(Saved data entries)
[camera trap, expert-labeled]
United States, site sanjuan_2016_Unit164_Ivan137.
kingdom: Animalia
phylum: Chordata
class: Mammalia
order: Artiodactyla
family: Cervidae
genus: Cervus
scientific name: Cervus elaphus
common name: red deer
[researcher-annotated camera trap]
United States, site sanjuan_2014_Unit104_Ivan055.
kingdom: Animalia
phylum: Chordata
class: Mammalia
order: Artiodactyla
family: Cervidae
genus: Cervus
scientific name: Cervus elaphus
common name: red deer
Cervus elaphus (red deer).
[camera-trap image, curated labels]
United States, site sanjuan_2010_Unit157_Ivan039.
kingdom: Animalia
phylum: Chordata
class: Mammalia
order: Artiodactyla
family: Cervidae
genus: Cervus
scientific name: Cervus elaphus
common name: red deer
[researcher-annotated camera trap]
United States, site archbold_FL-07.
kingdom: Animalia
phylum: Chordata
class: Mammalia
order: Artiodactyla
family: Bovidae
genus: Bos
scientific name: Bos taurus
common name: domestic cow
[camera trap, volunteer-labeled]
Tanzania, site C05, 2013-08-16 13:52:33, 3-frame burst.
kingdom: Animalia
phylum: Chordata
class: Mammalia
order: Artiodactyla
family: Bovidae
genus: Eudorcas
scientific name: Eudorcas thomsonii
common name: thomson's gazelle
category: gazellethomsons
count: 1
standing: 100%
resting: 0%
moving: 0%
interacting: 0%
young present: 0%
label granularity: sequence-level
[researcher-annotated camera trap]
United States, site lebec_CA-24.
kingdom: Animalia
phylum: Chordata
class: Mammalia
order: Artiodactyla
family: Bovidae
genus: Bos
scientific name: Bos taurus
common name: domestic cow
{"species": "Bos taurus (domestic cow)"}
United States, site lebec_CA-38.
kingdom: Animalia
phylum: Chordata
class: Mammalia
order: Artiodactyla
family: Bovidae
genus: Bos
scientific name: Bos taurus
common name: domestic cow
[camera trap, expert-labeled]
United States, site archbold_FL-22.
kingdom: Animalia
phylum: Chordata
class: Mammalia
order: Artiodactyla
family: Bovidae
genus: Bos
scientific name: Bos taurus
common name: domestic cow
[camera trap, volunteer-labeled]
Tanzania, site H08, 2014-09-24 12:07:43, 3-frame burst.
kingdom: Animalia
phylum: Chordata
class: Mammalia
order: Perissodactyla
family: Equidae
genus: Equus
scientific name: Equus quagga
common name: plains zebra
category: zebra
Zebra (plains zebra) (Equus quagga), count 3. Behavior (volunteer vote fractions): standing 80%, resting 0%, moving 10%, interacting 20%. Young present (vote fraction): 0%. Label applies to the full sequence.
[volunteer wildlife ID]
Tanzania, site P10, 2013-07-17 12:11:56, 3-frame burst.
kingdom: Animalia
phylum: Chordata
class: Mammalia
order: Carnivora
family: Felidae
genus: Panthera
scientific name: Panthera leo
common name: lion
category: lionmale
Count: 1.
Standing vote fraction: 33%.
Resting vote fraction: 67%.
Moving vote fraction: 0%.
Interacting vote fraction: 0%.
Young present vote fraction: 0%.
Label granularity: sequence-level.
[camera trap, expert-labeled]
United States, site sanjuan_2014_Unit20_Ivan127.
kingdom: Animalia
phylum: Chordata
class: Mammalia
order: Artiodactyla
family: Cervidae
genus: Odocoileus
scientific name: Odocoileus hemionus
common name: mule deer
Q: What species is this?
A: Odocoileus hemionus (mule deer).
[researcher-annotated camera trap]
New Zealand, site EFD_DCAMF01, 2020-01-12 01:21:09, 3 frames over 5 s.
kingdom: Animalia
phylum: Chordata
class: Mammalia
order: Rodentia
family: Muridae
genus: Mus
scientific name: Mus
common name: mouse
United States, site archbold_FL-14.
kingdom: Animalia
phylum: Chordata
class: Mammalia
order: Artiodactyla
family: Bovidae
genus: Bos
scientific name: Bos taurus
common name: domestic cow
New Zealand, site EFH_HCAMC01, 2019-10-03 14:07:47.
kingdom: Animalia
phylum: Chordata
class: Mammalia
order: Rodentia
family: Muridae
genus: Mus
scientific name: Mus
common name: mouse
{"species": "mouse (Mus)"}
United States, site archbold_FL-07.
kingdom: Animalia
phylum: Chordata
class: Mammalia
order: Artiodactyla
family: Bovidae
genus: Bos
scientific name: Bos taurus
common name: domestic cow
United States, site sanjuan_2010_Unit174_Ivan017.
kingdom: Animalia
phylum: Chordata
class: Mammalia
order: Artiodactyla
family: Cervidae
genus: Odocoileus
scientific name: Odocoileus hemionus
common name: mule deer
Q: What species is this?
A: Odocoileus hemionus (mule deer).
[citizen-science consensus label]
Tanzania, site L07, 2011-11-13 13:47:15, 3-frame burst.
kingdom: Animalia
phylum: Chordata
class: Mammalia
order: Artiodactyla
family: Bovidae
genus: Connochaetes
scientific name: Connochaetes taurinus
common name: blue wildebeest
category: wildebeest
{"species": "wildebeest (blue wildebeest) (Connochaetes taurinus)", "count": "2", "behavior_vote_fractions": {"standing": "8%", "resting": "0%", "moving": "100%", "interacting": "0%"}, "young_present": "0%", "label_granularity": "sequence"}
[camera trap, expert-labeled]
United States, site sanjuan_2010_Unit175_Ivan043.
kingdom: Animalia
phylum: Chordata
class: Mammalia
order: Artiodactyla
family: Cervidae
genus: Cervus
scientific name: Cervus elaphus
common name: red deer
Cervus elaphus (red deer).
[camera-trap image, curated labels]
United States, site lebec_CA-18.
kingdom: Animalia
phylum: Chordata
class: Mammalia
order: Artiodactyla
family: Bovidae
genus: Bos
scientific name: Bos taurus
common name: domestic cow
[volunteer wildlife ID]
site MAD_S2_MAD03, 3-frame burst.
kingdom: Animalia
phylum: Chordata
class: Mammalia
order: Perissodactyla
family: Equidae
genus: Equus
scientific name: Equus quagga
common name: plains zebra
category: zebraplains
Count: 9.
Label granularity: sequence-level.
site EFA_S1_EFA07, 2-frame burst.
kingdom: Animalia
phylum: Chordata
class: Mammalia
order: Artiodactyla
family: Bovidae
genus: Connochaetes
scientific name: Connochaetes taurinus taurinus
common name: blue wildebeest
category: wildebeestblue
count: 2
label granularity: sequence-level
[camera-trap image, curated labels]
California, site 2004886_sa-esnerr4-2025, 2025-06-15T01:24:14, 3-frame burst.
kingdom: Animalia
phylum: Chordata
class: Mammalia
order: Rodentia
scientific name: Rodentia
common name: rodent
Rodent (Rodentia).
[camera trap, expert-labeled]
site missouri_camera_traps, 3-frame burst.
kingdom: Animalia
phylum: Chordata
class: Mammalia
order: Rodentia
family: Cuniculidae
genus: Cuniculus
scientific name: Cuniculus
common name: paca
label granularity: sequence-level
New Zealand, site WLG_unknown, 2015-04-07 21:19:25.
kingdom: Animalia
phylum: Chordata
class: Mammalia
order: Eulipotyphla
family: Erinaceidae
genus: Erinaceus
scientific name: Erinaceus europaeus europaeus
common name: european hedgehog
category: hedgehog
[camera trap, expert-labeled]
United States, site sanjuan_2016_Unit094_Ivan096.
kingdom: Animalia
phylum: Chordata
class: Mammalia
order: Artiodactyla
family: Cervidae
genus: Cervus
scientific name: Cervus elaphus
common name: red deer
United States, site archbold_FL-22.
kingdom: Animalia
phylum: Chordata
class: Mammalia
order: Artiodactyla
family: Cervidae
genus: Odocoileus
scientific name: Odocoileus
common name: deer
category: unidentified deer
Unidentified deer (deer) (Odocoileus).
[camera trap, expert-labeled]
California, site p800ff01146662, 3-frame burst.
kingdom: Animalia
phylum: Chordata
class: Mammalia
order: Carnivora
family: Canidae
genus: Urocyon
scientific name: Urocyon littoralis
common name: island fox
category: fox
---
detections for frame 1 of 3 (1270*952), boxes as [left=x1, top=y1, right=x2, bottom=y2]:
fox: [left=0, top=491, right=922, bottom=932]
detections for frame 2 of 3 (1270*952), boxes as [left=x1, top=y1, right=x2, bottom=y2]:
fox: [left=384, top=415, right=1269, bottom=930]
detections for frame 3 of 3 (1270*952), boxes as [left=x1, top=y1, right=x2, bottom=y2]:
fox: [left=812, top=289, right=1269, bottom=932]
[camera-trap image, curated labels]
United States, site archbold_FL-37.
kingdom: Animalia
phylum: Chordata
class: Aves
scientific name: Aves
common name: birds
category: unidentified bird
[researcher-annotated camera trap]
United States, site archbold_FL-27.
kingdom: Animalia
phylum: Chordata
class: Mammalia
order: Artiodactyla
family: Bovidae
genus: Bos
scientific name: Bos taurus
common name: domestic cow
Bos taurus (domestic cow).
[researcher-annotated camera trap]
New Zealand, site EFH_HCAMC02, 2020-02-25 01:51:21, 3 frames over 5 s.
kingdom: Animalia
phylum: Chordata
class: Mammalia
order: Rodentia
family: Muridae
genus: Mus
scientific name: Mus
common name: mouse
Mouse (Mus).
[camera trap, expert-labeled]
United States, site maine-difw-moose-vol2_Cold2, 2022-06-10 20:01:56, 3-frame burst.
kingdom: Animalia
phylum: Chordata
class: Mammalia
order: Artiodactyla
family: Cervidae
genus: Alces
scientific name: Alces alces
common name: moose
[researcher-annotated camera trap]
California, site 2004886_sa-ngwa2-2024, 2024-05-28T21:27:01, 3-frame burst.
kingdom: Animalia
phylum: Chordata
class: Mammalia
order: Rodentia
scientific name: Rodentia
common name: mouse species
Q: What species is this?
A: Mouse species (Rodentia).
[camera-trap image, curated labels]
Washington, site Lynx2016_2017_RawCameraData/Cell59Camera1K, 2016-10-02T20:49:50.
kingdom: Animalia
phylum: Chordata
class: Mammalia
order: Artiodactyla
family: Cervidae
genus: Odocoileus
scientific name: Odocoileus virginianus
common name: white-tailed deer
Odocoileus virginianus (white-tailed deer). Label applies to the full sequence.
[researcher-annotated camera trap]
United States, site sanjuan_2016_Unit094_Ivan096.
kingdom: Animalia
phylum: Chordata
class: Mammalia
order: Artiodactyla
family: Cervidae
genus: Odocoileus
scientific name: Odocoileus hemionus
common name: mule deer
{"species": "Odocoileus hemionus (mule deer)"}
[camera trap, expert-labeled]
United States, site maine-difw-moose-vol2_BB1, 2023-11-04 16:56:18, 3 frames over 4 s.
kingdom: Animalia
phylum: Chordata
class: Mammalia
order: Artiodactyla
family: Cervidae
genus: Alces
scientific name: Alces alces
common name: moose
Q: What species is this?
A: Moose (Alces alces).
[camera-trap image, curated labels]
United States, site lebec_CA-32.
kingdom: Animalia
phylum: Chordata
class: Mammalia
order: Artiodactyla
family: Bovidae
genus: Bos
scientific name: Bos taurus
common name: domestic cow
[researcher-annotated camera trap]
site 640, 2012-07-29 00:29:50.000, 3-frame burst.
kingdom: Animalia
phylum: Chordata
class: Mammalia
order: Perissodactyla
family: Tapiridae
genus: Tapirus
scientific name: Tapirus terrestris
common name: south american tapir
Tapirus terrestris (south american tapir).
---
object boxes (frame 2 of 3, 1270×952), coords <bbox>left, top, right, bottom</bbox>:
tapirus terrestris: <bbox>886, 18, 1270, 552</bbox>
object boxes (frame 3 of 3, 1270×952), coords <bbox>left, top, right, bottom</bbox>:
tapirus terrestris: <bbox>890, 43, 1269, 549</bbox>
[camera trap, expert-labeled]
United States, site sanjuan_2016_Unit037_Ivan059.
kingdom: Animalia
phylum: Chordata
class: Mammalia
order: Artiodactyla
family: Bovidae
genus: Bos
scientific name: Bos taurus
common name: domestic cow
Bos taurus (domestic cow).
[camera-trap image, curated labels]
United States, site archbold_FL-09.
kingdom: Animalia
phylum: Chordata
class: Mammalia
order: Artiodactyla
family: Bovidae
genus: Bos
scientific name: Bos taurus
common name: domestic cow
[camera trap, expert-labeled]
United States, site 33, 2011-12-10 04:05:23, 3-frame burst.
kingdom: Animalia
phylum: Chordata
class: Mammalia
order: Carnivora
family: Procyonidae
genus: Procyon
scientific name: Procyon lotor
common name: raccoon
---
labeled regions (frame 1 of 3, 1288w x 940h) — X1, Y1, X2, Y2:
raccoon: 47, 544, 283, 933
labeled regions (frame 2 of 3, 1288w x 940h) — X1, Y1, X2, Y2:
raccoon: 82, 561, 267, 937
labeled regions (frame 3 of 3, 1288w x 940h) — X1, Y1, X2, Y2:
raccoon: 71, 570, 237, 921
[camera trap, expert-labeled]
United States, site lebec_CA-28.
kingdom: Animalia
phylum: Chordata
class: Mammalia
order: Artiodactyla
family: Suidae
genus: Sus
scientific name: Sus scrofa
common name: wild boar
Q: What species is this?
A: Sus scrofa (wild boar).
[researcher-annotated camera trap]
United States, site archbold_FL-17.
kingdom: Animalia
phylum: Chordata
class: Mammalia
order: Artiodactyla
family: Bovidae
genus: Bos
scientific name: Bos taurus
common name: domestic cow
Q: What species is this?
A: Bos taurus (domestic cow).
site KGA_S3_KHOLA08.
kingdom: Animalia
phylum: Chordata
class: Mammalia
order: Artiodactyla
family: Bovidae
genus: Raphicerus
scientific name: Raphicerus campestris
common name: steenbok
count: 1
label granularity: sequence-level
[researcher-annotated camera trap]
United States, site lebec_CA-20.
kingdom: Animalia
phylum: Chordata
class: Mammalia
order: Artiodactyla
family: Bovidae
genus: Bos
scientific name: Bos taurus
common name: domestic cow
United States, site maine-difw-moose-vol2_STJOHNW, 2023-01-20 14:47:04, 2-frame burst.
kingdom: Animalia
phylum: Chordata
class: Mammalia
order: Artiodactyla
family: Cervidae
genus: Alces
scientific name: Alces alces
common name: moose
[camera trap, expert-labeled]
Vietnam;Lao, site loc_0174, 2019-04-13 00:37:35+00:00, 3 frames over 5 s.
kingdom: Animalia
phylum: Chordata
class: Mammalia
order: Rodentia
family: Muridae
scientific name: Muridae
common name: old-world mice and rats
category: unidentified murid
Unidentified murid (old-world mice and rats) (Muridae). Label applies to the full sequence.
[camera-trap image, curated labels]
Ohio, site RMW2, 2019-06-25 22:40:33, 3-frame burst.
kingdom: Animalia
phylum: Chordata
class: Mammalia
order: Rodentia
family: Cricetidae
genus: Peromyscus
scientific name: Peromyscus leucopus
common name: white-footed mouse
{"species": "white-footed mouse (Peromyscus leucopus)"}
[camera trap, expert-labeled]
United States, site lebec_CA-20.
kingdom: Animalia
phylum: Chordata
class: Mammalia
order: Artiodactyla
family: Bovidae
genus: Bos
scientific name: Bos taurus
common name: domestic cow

__REQUIRED WORK__: Take each line above that holds the string "Tanzania" and copy it.

__EXERCISE RESULT__:
Tanzania, site C05, 2013-08-16 13:52:33, 3-frame burst.
Tanzania, site H08, 2014-09-24 12:07:43, 3-frame burst.
Tanzania, site P10, 2013-07-17 12:11:56, 3-frame burst.
Tanzania, site L07, 2011-11-13 13:47:15, 3-frame burst.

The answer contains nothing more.